==== SELECTED PASSAGE
The CNN network parameters were updated using the gradient descent method, and the loss is minimized. ρ is the learning rate. The calculation formulas of the updated parameters w⁽ⁱ⁾ and b⁽ⁱ⁾ are as follows:

w^{(i)} = w^{(i)} - ρ \frac{\partial}{\partial w^{(i)}} Γ (θ),

(28)

b^{(i)} = b^{(i)} - ρ \frac{\partial}{\partial b^{(i)}} Γ (θ) .

(29)

2.5. Voiceprint Identification

For the input of x = (x₁, x₂, x₃…), the probability of its i-th class is P_i, and Z_i is the input of the Softmax layer. The Formula (30) was applied to calculate in the Softmax layer, and the recognition result was the corresponding voiceprint category of the maximum probability.

P_{i} = \frac{\exp (Z_{i})}{\sum_{i = 1}^{T} \exp (Z_{i})} (i = 1, 2, 3, ..., k)

(30)

3. Experiment by Hold-Out Validation

3.1. Dataset

The experiment adopted the NIST 2008 SRE dataset (8conv condition) [33] and the TIMIT database [34] of the National Standard Technology Bureau of the United States.

The NIST 2008 SRE dataset as a source dataset of voiceprint, which contains 395 speakers. For each target speaker, eight two-channel telephone conversations are provided, each of these conversations contains about 5-min. We use one 5-min recording per speaker, and the entire 5-min segment is intercepted by a number of 2-s fragments. Finally, each speech fragments corresponds to a speech spectrogram, as shown in Figure 6.

The TIMIT dataset is a target speech dataset, which contains 630 people from different regions of the United States (10 sentences per person). In this dataset, we only chose 30 male and 30 female speakers, respectively. For each person, we intercepted 20 2-s wav format speech fragments. Each speech segment corresponded to a speech spectrum, as shown in Figure 7, and finally each speech spectrogram generated 10 images based on the data augmentation algorithm.

3.2. Experiment Settings

3.2.1. Experimental Operation Platform and Experiment Settings

The experiments were carried out in the operating system of ubuntu1604, with a NVIDIA GEFORCE GTX 1080 GPU, memory size of 16 GB, software platform on python3.5, and tensorflow1.2.1, the interface software for cross-platform Qt machine. The network settings for the CNN, CNN+FBN, and TLCNN-RBM are given in Table 1.
========
Summarize the voiceprint passage in three sentences. The listing has no connection to the voiceprint passage.
==== INFORMATION PROVIDED
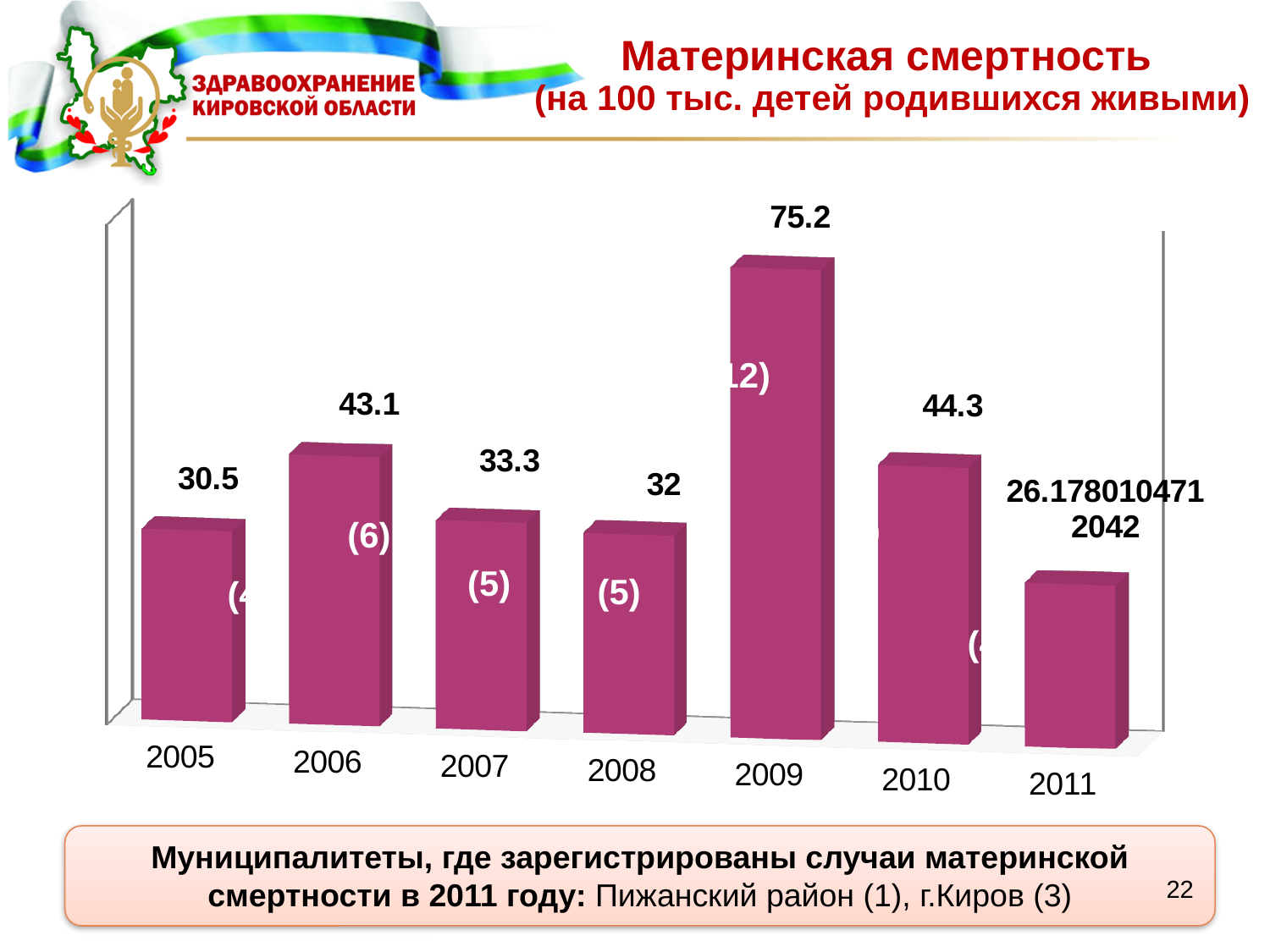
What is the value shown for 2010? 44.3 Which year has the larger value, 2007 or 2010? 2010 What is the difference between the values for 2009 and 2010? 30.9 Which year has the lowest maternal mortality value? 2011 What is the maternal mortality value shown for 2009? 75.2 What is the value shown for 2005? 30.5 What is the difference between the values for 2006 and 2005? 12.6 How many years are shown on the x axis? 7 What kind of chart is shown on the slide? Bar chart Which year has the highest maternal mortality value? 2009 Do the values rise or fall from 2009 to 2011? Fall What is the value shown for 2008? 32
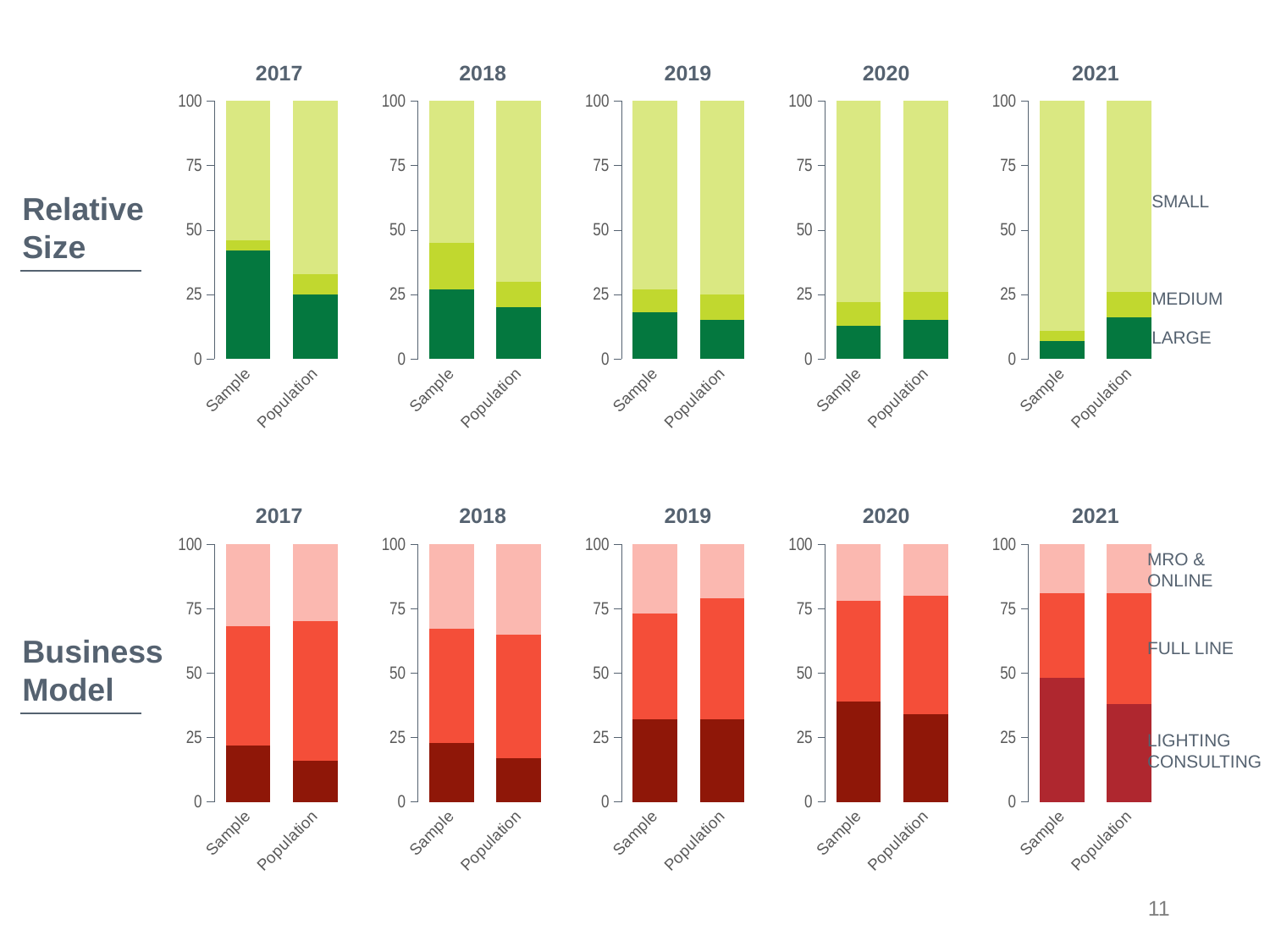
Across the Relative Size charts from 2017 to 2021, does the LARGE segment of the Sample bar rise or fall? fall In the Relative Size 2017 chart, is the LARGE segment of the Sample bar greater or less than 50? less In the Relative Size 2021 chart, is the LARGE segment of the Sample bar greater or less than 25? less How many bars are shown in the Relative Size 2019 chart? 2 How many segments (series) are labelled for the Business Model charts? 3 In the Relative Size 2017 chart, is the LARGE segment of the Sample bar greater or less than 25? greater Across the Business Model charts from 2017 to 2021, does the LIGHTING CONSULTING segment of the Sample bar rise or fall? rise In the Relative Size 2017 chart, which bar has the larger LARGE segment, Sample or Population? Sample In the Business Model 2021 chart, which bar has the larger LIGHTING CONSULTING segment, Sample or Population? Sample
========
RESPONSE TO THE TASK. The CNN's parameters are updated by gradient descent to minimize the loss, and a Softmax layer gives the recognition result as the voiceprint category with the maximum probability. The experiments used the NIST 2008 SRE dataset of 395 speakers, with one 5-minute recording per speaker cut into 2-second fragments, and 30 male and 30 female speakers from the TIMIT database, with 20 2-second fragments each. Each fragment corresponded to a spectrogram, each TIMIT spectrogram produced 10 images through data augmentation, and the experiments ran on Ubuntu with an NVIDIA GEFORCE GTX 1080 GPU, 16 GB of memory, Python 3.5 and TensorFlow 1.2.1.